■ Requirements: Reproduce the listing word for word, starting at the line that contains "this 640×480 image." and ending after the line that contains "tattered beige tunic [422, 131, 592, 428]". Omit the pictures from your copy.

■ Supplied records:
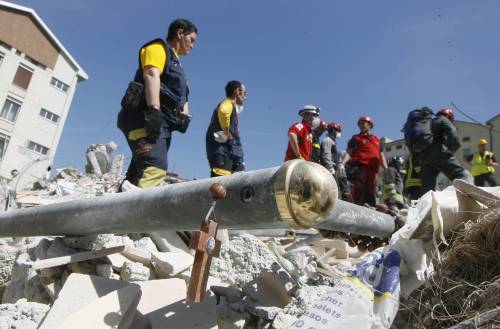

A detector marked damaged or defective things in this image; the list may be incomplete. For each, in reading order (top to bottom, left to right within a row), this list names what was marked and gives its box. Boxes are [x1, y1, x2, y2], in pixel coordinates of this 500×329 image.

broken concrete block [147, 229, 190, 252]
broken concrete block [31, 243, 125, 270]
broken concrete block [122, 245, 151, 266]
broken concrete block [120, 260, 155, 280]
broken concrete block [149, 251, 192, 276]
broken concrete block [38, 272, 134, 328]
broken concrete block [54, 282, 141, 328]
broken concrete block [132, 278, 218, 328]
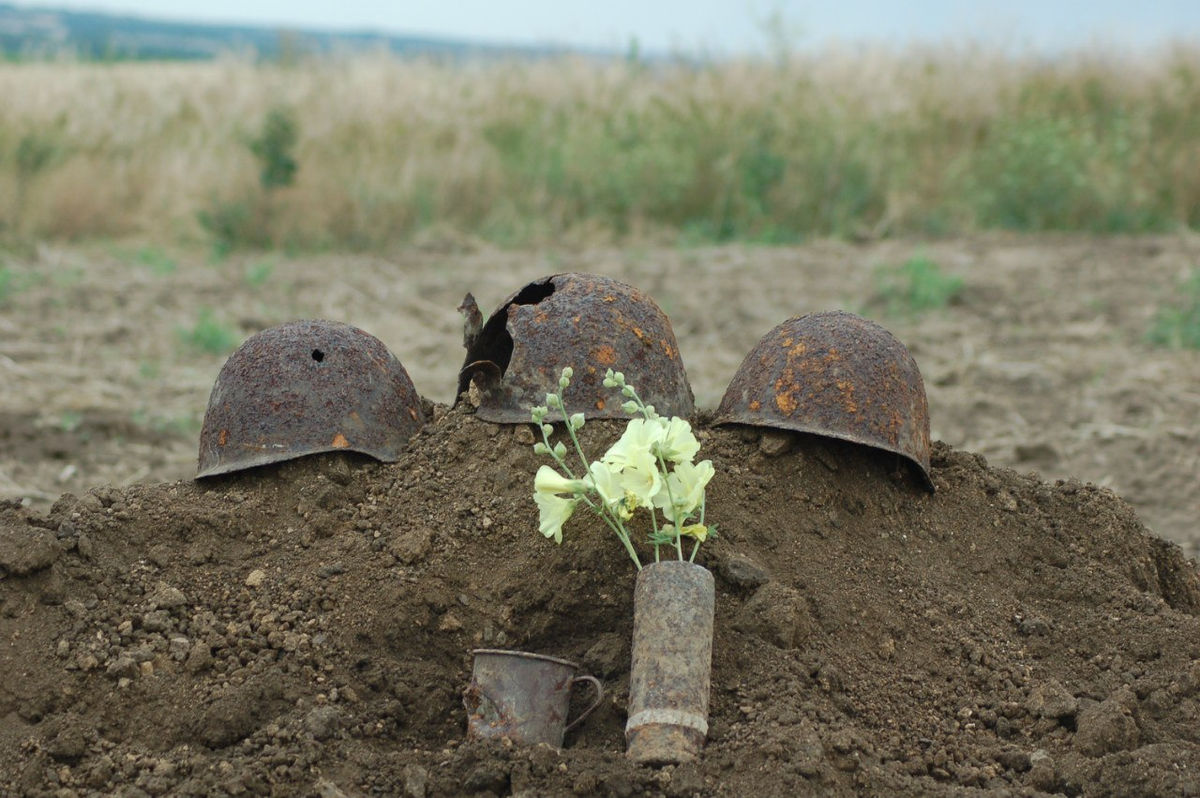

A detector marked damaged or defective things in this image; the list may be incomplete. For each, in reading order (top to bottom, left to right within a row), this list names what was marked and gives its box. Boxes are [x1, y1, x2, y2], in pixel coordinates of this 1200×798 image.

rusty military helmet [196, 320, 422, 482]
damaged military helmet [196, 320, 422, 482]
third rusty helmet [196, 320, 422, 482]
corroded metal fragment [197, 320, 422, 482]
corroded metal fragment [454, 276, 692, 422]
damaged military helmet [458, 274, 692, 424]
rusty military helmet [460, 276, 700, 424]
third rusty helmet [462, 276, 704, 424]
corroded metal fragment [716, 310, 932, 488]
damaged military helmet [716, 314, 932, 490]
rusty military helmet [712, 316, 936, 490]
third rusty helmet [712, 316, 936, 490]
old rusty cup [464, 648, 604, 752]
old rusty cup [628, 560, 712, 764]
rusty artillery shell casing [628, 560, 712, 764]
==
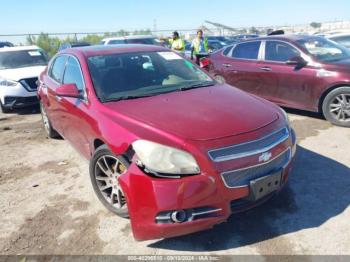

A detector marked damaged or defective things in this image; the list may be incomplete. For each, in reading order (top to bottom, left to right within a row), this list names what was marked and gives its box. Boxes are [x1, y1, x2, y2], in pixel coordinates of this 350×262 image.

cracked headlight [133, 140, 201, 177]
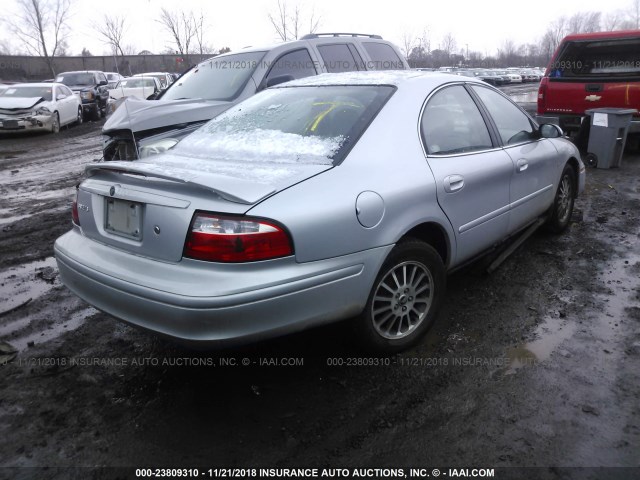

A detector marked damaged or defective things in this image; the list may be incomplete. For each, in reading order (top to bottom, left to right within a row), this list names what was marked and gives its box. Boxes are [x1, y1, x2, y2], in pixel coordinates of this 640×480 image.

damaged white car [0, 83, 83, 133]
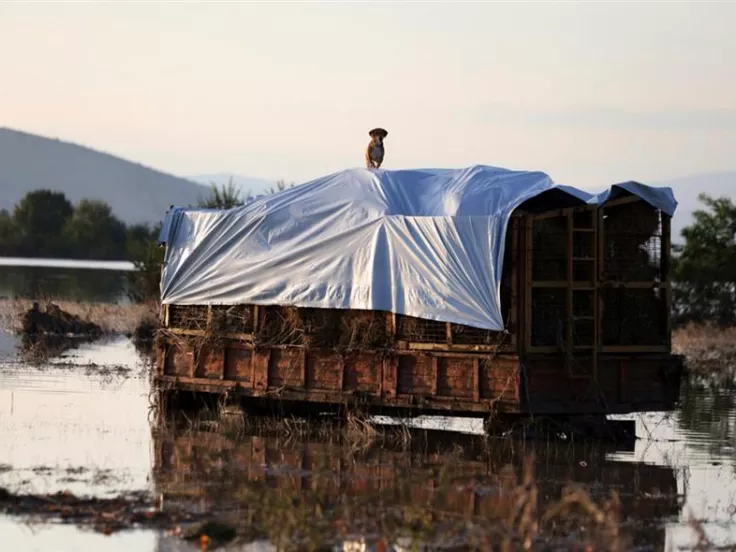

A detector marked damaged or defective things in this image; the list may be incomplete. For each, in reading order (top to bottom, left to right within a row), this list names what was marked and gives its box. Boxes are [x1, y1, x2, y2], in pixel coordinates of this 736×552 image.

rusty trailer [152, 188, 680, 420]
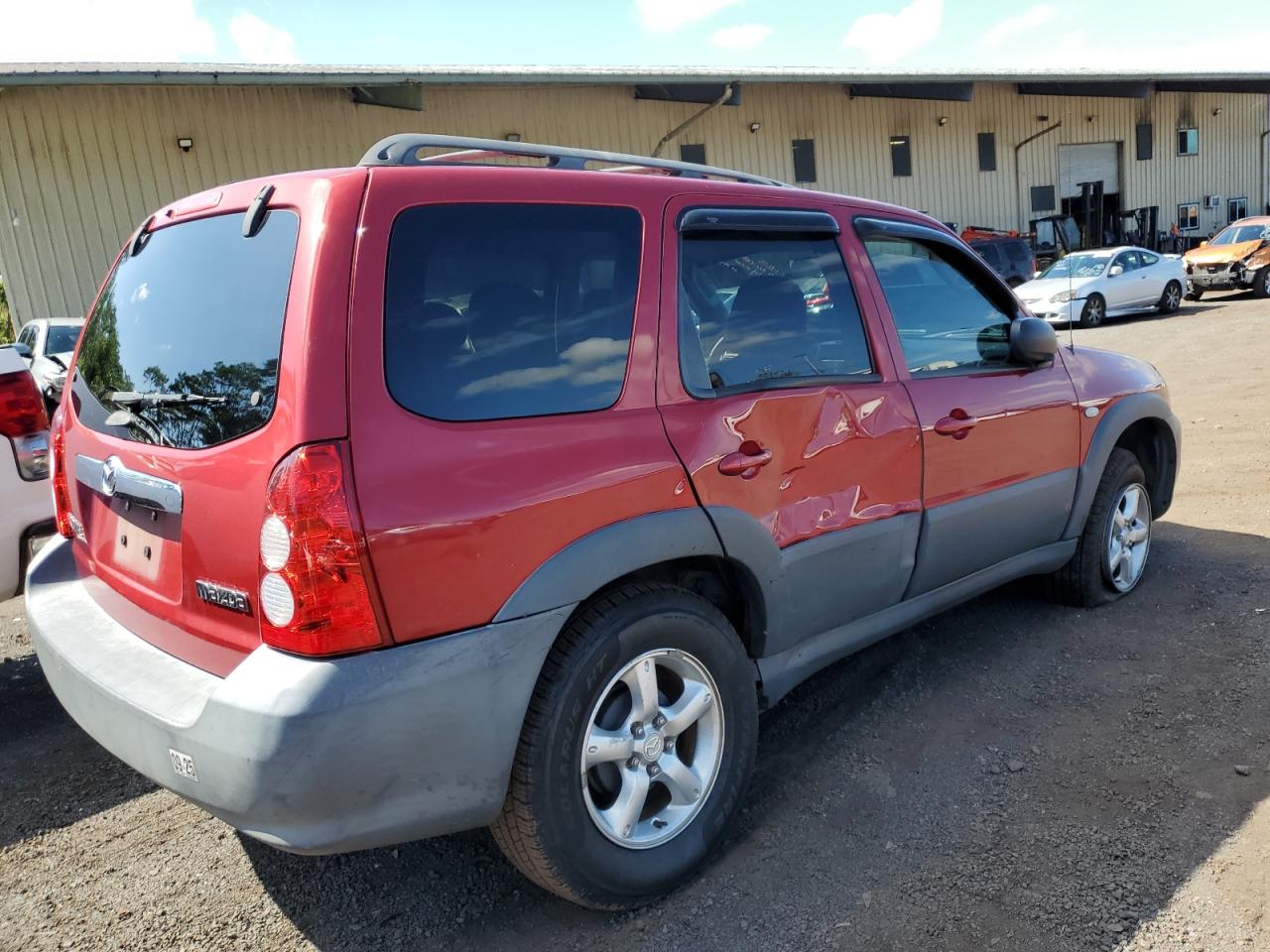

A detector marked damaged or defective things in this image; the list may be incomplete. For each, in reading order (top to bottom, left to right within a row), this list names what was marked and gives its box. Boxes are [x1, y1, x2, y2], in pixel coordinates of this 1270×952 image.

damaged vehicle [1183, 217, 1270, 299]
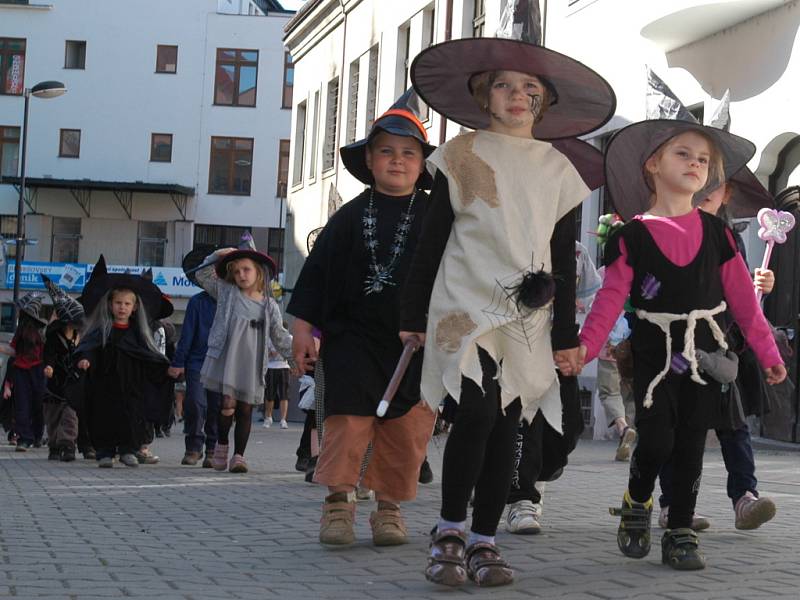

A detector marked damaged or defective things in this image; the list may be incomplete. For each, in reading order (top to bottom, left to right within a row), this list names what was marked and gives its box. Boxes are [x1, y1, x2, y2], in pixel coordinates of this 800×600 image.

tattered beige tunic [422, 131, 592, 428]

■ Task output:
A detector marked damaged or defective things in this image; the list may be incomplete. For each, in reading order (top to bottom, left to right within a row), this list names what was marked and gives its box. Boxes are [x1, y1, x2, y2], in pixel coordinates of this 640×480 image.

damaged white car [0, 83, 83, 133]

A detector marked damaged or defective things in this image; the list may be incomplete. For each, in reading order (top to bottom, left to right within a row), this list names what was marked and gives its box. Boxes are [x1, y1, x2, y2], in pixel coordinates of this 736×552 image.

rusty trailer [152, 188, 680, 420]

A detector marked damaged or defective things in this image; the list may be incomplete. For each, in reading order (top to bottom, left to right within a row), this list names what was marked and gives its box. Boxes are [x1, y1, x2, y2], in pixel coordinates of this 1270×952 image.

damaged vehicle [1183, 217, 1270, 299]

A detector marked damaged or defective things in this image; the list may be incomplete. For each, in reading order (top to bottom, left to right within a row), this list names what was marked and gives its box. Boxes are [x1, y1, x2, y2], in pixel coordinates of this 800×600 image.

tattered beige tunic [422, 131, 592, 428]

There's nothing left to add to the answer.